TASK BRIEF: Your task is to copy the listing exactly, with the pictures left out.

EXERCISE DATA:
::::::::::
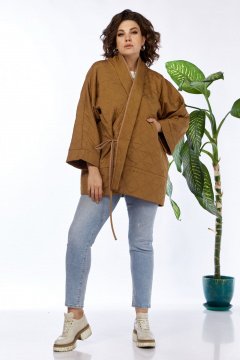 Двухсторонняя куртка оверсайз коричневая для city style Anastasia 1147 коньячный - фото 2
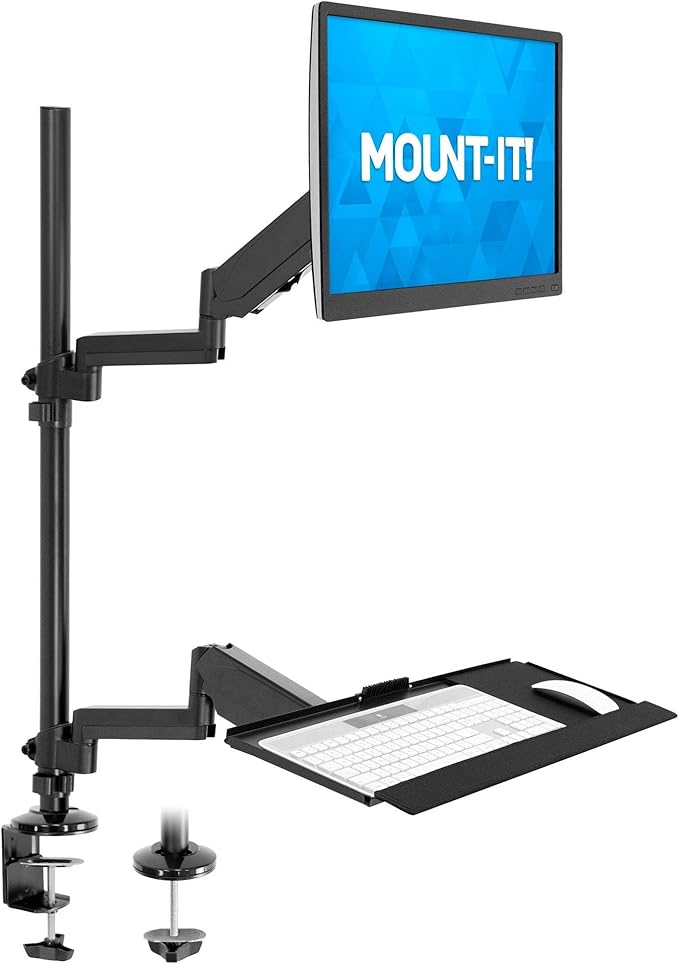Mount-It! Sit-Stand Monitor Arm Desk Mount with Keyboard Tray, Single Monitor Fits Up to 32”, Height Adjustable Gas Spring, Full Motion Articulating Arm, Clamp or Grommet, Black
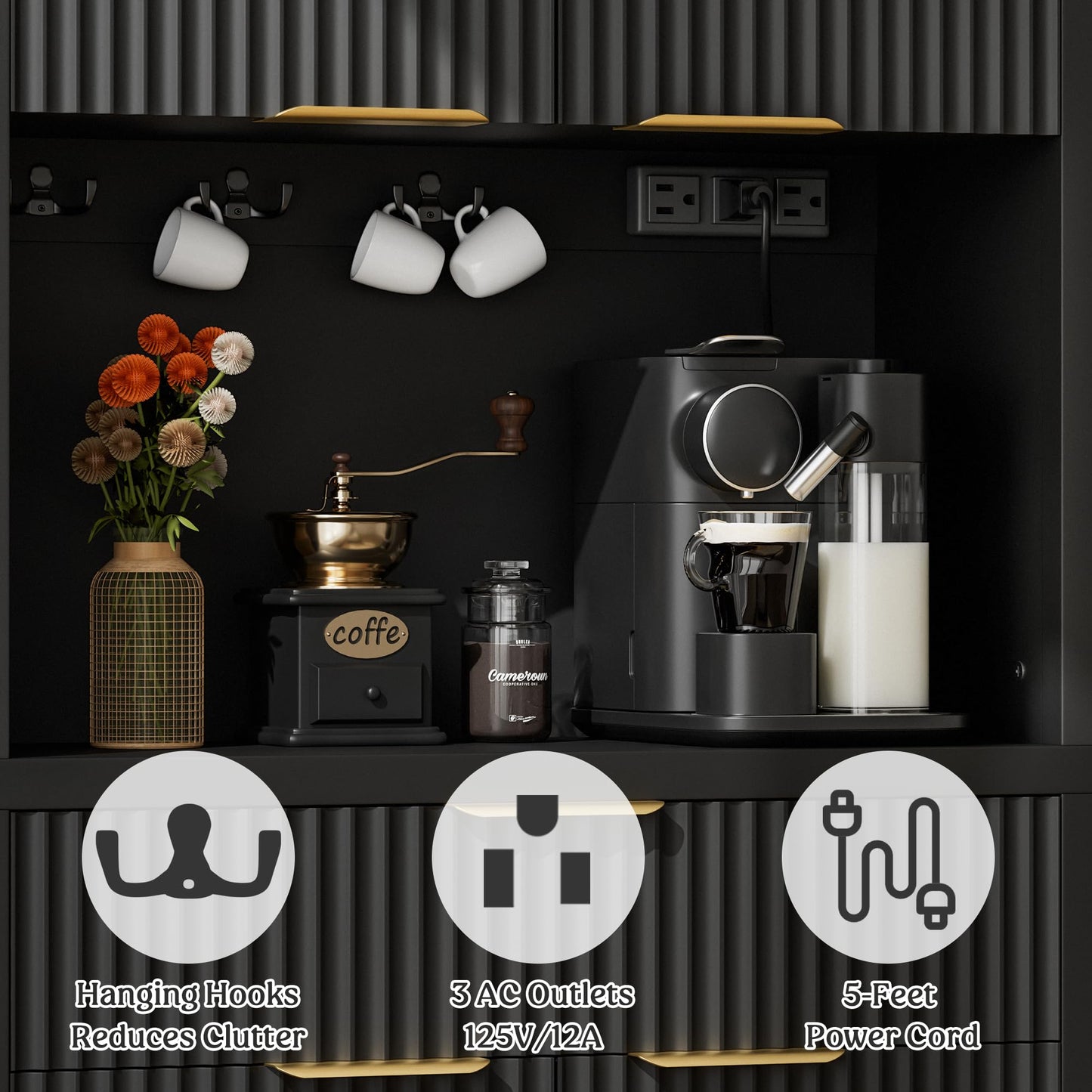 Lulive 71" Fluted Pantry Cabinet with Charging Station & Adjustable Shelves, Spacious Kitchen Storage Cabinet with Open Countertop & Drawer for Dining Room, Living Room, Black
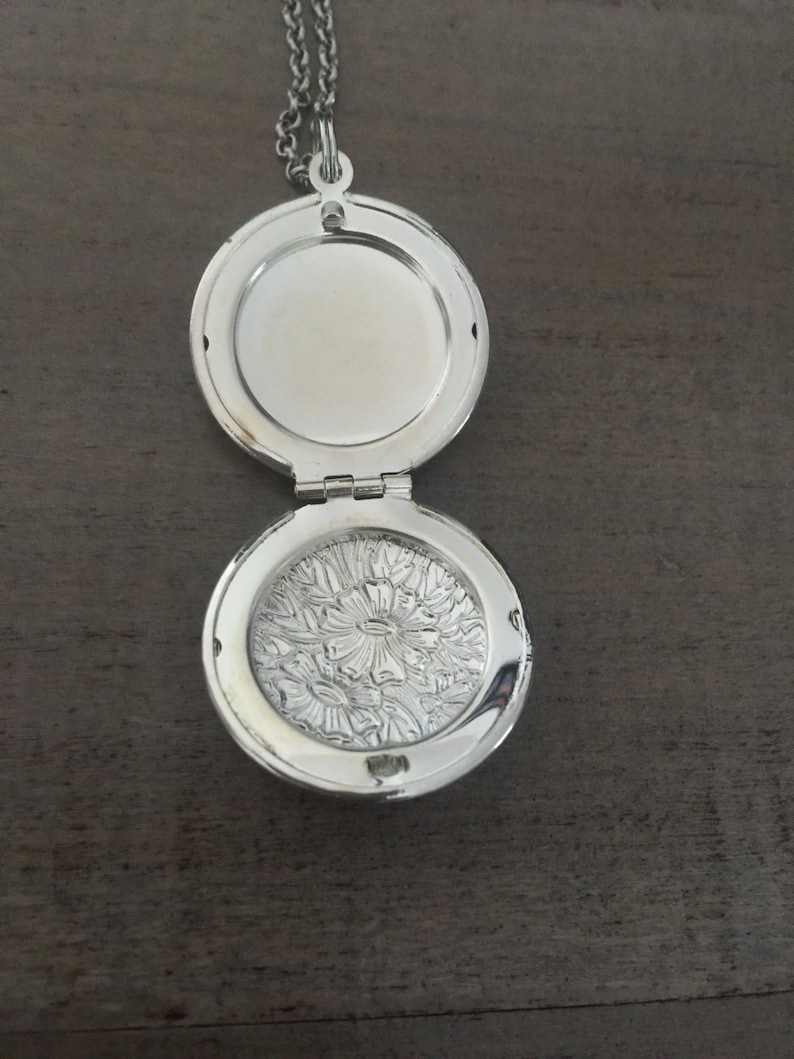 Silver Compass Locket Necklace, Adventure, Wanderlust image 2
::::::::::
COMPLETED EXERCISE:
 Двухсторонняя куртка оверсайз коричневая для city style Anastasia 1147 коньячный - фото 2
Mount-It! Sit-Stand Monitor Arm Desk Mount with Keyboard Tray, Single Monitor Fits Up to 32”, Height Adjustable Gas Spring, Full Motion Articulating Arm, Clamp or Grommet, Black
 Lulive 71" Fluted Pantry Cabinet with Charging Station & Adjustable Shelves, Spacious Kitchen Storage Cabinet with Open Countertop & Drawer for Dining Room, Living Room, Black
 Silver Compass Locket Necklace, Adventure, Wanderlust image 2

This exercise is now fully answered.